Friday, October 4, 2019

Boyan Slat's Ocean Cleanup: Garbage Patch, Plastic Pollution And What Is Missing

First, the problem. Trillions upon trillions of plastic particles, pieces and fibers (fibers from synthetic clothing, polyester, nylon, acrylic, etc.) already are in the oceans. Every single day, millions upon millions of pounds and kilos of additional plastic enters into the oceans.
Much of the plastic breaks down and disperses. Waves, tides and storms brings a lot of the plastic already in the oceans back to coasts and rivers. Lands and rivers brings new plastic into the oceans. Meanwhile, plastic, Styrofoam and other oil based non biodegradable materials keep breaking down into smaller and smaller particles that eventually are impossible to capture or recover. Eventually these particles break down into pieces too small to be seen and that never degrade. And so, there they are, trillions upon trillions of plastic particles endlessly polluting the oceans, coasts, lands and rivers and other waters, and endlessly harming wildlife and humans.
A recent study of plastic waste collecting in the ocean garbage patches suggests this waste is coming from ships, and that it is not originating from the land. So where are all the millions of kilos of plastic entering into the oceans daily going? It disperses, and does not make it to the garbage patches.
Even if the garbage patches are completely cleaned, it will not help with the enormous amount of plastic already in the oceans, with millions of additional kilos entering every day.
Plastic pollution cleanup efforts need three strong approaches. Of the three, the one that is most effective and needed the most is the one least funded and least considered.
Volunteer cleanups, such as beach cleanups, receive a lot of attention and funding. These work best in developed countries where people can afford to be volunteers. But even in developed countries, these efforts are often sporadic and not consistent. Many under served areas receive no cleanups.
In developing nations, there is mass poverty. Few can afford to be volunteers.
Employing people in need of work - disadvantaged people - to cleanup coasts and other areas, an actual employment project that can and should employ millions, is near nonexistent.
The much advertised technology that Boyan Slat offers receives millions of dollars of funding.
Just to be clear, if his technology works, as he says it does or will in the future, then let us hope he cleans the garbage patches as he says he will.
But imagine if even one tenth of the millions of dollars his organization receives was directed at employing disadvantaged people to remove plastic from coasts and other areas. An employed force cleaning up plastic pollution from coastlines and other areas will remove far more plastic pollution than any technology or volunteer effort ever can, at far less cost than any technology.
This is not to say Boyan Slat should not continue his effort to cleanup the garbage patches.
But the failure to employ the low tech, far less costly simple approach of providing employment to disadvantaged people to do hands on cleanups means losing the critical opportunity to prevent trillions of kilos of plastic pollution already littering coastlines and other accessible areas from breaking down further into forever damaging unrecoverable pieces.
The plastic pollution cleanup portion of the plastic pollution disaster needs three things:
1. Employed workers doing the cleanups.
2. Volunteer cleanups.
3. Technologies that can clean areas that laborers cannot cleanup, such as ocean garbage patches.

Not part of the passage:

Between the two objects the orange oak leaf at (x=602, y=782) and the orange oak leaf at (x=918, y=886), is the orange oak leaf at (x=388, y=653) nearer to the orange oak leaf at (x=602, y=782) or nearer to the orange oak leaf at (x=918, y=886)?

Of the three things needed for plastic pollution cleanups, the core of the effort must be on employed workers because that is what will achieve the most in terms of helping people and in removing the most amount of plastic.
Volunteerism and technology, instead of being the primary focus of the effort, as they are now, must be seen as the supplementation to the core effort.
How effective is Boyan Slat's technology?  There needs to be an objective determination and not rely only on his word or that of his organization. People also need to know clearly that even if the garbage patches of the world are completely cleaned, it will have only removed a small amount of the plastic already in the oceans.
Employed people glad to receive work and that are paid a decent, fair wage, will remove far more plastic pollution than any volunteer effort or technology can ever hope to achieve.
Instead of waiting for a technological miracle and allowing the oceans and coasts to get further destroyed, why not immediately implement what is most effective and works?  An army of people employed to remove plastic pollution from coastlines and other areas is needed now. Every day that passes without this army means another day of destruction to wildlife, oceans, people and more.